Total Synthesis of Misszrtine A (1)

Methyl ((S)-2-hydroxy-3-phenylpropanoyl)-L-tryptophanate (2)

To a solution of L-3-Phenyllactic acid (4.0 g, 24.0 mmol) in dry degassed DCM (100 mL) was added EDCI (4.56 g, 24.0 mmol), HOBt (3.24 g, 24.0 mmol), and L-tryptophan methyl ester hydrochloride (5.1 g, 20.0 mmol). After stirring for 30 h, the reaction mixture was concentrated and extracted with EtOAc (20 mL × 2). The combined organic extracts were washed with saturated aqueous NaHCO3 (20 mL × 2), dried over MgSO4, filtered, concentrated, and purified by flash chromatography over 200–400 mesh silica gel (PE/EA = 4:1) to give 2 as a light yellow oil (6.38 g, 87%). 1H NMR (300 MHz, CDCl3) δ 8.96 (s, 1H), 7.53 (d, J = 7.6 Hz, 1H), 7.47 (d, J = 8.1 Hz, 1H), 7.41–7.17 (m, 8H), 6.73 (s, 1H), 5.99 (dd, J = 12.9, 5.2 Hz, 1H), 4.36 (dd, J = 6.2, 3.6 Hz, 1H), 3.93 (brs, 1H), 3.61 (s), 3.36 (dd, J = 14.7, 7.2 Hz, 1H), 3.24–3.10 (m, 2H), 2.91 (dd, J = 13.7, 7.2 Hz, 1H). 13C NMR (75 MHz, CDCl3) δ 173.5, 136.9, 136.0, 129.6, 128.2, 127.1, 126.6, 123.2, 121.8, 119.2, 118.2, 111.4, 108.7, 77.4, 72.3, 52.2, 40.1, 27.5. HRESIMS m/z 367.1625 [M+H] + (calcd for C21H22N2O4 367.1652).

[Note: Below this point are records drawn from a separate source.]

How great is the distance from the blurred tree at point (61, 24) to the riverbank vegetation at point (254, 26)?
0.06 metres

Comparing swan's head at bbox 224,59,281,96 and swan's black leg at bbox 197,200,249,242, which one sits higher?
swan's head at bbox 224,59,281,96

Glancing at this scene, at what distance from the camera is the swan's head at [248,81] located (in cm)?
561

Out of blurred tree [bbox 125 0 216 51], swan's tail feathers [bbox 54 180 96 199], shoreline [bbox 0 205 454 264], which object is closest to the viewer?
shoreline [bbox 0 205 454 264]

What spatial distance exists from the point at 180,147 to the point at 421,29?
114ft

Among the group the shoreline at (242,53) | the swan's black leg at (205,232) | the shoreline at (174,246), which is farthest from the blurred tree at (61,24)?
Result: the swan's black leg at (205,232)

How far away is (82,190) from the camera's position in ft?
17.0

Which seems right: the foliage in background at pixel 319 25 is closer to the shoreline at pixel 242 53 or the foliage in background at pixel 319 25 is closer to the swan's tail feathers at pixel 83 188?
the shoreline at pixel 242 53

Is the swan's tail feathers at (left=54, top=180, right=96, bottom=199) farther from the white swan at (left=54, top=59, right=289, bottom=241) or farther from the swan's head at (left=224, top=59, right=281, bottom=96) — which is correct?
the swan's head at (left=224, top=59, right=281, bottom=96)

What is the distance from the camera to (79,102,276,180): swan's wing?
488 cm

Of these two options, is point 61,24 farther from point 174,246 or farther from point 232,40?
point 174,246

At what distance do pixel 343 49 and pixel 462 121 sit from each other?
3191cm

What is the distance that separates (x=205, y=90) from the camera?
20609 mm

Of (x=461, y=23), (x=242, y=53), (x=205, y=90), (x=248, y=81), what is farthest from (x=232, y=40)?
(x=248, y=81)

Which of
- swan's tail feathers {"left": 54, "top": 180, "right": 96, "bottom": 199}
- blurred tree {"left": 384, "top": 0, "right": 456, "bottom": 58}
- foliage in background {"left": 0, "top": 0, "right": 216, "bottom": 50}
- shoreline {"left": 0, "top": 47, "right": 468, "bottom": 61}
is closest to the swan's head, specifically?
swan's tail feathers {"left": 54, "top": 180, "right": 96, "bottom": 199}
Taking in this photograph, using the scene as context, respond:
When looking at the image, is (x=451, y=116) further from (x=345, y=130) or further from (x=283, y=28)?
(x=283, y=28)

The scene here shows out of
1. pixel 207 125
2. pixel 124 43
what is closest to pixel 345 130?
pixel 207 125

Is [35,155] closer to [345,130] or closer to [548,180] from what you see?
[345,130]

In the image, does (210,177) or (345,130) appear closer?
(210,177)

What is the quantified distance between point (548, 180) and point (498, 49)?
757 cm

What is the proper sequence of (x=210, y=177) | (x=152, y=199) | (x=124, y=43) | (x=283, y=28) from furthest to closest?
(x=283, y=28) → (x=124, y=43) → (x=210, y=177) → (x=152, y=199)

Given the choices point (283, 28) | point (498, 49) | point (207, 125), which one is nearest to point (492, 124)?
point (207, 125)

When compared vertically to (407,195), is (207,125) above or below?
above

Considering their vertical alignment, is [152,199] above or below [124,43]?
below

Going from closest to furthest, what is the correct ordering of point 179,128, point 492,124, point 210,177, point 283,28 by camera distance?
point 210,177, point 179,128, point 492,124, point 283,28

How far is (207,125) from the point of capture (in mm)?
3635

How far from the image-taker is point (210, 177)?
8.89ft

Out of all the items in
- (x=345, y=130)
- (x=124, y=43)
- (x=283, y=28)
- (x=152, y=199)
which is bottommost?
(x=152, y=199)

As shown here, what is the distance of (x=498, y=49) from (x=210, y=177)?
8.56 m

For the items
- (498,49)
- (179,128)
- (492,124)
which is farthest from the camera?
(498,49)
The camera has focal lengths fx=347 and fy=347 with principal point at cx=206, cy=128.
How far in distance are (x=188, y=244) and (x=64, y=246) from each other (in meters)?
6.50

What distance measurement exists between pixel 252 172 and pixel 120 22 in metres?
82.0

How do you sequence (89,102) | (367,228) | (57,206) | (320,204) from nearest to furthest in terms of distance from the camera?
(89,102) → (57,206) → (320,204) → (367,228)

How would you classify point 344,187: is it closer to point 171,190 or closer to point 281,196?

Methyl ((S)-2-((tert-butyldimethylsilyl)oxy)-3-phenylprop anoyl)-L-tryptophanate (3)

To a solution of 2 (1.83 g, 5.0 mmol) in dry MeCN (50 mL) was added imidazole (0.14 g, 2.0 mmol) and TBSCl (0.91 g, 6.0 mmol); After stirring for 2 h, the combined organic extracts were washed with saturated aqueous NaHCO3(10 mL × 2), dried over MgSO4, filtered, concentrated, and purified by flash chromatography over 200–400 mesh silica gel (PE/EA = 1:1) to give 3 as a yellow gum (2.30 g, 96%). 1H NMR (300 MHz, DMSO-d6) δ 10.9 (s, 1H), 7.35–7.23 (m, 5H), 7.19–7.12 (m, 2H), 7.05 (td, J = 8.1, 1.1 Hz, 1H), 6.96 (td, J = 8.1, 0.8 Hz, 1H), 6.83 (d, J = 2.3 Hz, 1H), 4.77–4.65 (m, 1H), 4.21 (dd, J = 7.5, 3.7 Hz, 1H), 3.58 (s, 3H), 3.18 (dd, J = 14.6, 5.9 Hz), 2.98 (dd, J = 14.6, 5.4 Hz, 1H), 2.88 (dd, J = 13.4, 3.6 Hz, 1H), 2.70 (dd, J = 13.4, 7.5 Hz, 1H), 0.61 (s, 9H), −0.25 (s, 3H), −0.33 (s, 3H); 13C NMR (75 MHz, DMSO-d6) δ 172.1, 171.9, 137.7, 136.6, 130.4, 128.3, 127.6, 126.8, 124.1, 121.4, 119.0, 118.4, 111.8, 108.5, 74.3, 52.4, 52.1, 41.4, 27.6, 25.8, 17.9, −5.3, −5.6.

Methyl((S)-2-((tert-butyldimethylsilyl)oxy)-3-phenylpropanoyl)-1-(3-methylbut-2-en-1-yl)-L-tryptophanate (4)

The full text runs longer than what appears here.